The 12 experiments discussed in the paper People systematically overlook subtractive changes by Adams, Converse, Hales, and Klotz (a replication) provide evidence for the observation that when asked to improve an object or idea, people usually propose adding something rather than removing something.
The human preference for adding, rather than removing, has presumably evolved because it often provides benefits that out weigh the costs.
There are benefits/costs to both adding and removing.
Creating an object:
- may produce a direct benefit and/or has the potential to increase the creator’s social status, e.g., ‘I made that’,
- incurs the cost of time and materials needed for the implementation.
Removing an object may:
- produce savings, but these are not always directly obvious, e.g., simplifying an object to reduce the cost of adding to it later. Removing (aka sacking) staff is an unpopular direct saving,
- generate costs by taking away any direct benefits it provides and/or reducing the social status enjoyed by the person who created it (who may take action to prevent the removal).

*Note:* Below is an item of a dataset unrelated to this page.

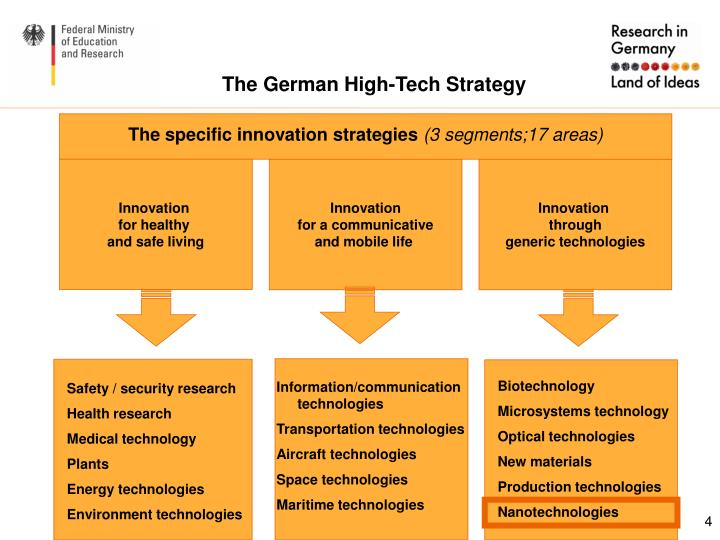The German High-Tech Strategy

For low effort tasks, adding probably requires less cognitive effort than removing; assuming that removal is not a thoughtless activity. Chesterton’s fence is a metaphor for prudence decision-making, illustrating the benefit of investigating to find out if any useful service provided by what appears to be a useless item.
There is lots of evidence that while functionality is added to software systems, it is rarely removed. The measurable proxy for functionality is lines of code. Lots of source code is removed from programs, but a lot more is added.
Some companies have job promotion requirements that incentivize the creation of new software systems, but not their subsequent maintenance.
Open source is a mechanism that supports the continual adding of features to software, because it does not require funding. The C++ committee supply of bored consultants proposing new language features, as an outlet for their creative urges, will not dry up until the demand for developers falls below the supply of developers.
Update
The analysis in the paper More is Better: English Language Statistics are Biased Toward Addition by Winter, Fischer, Scheepers, and Myachykov, finds that English words (based on the Corpus of Contemporary American English) associated with an increase in quantity or number are much more common than words associated with a decrease. The following table is from the paper:
Word Occurrences
add 361,246
subtract 1,802
addition 78,032
subtraction 313
plus 110,178
minus 14,078
more 1,051,783
less 435,504
most 596,854
least 139,502
many 388,983
few 230,946
increase 35,247
decrease 4,791 |
Predictive Modeling: 15th COW workshop
I was at a very interesting workshop on Predictive Modelling and Search Based Software Engineering on Monday/Tuesday this week, and I am going to say something about the talks that interested me. The talks were recorded, and the videos will appear on the website in a few weeks. The CREST Open Workshop (COW) runs roughly once a month and the group leader, Mark Harman, is always on the lookout for speakers, do let him know if you are in the area.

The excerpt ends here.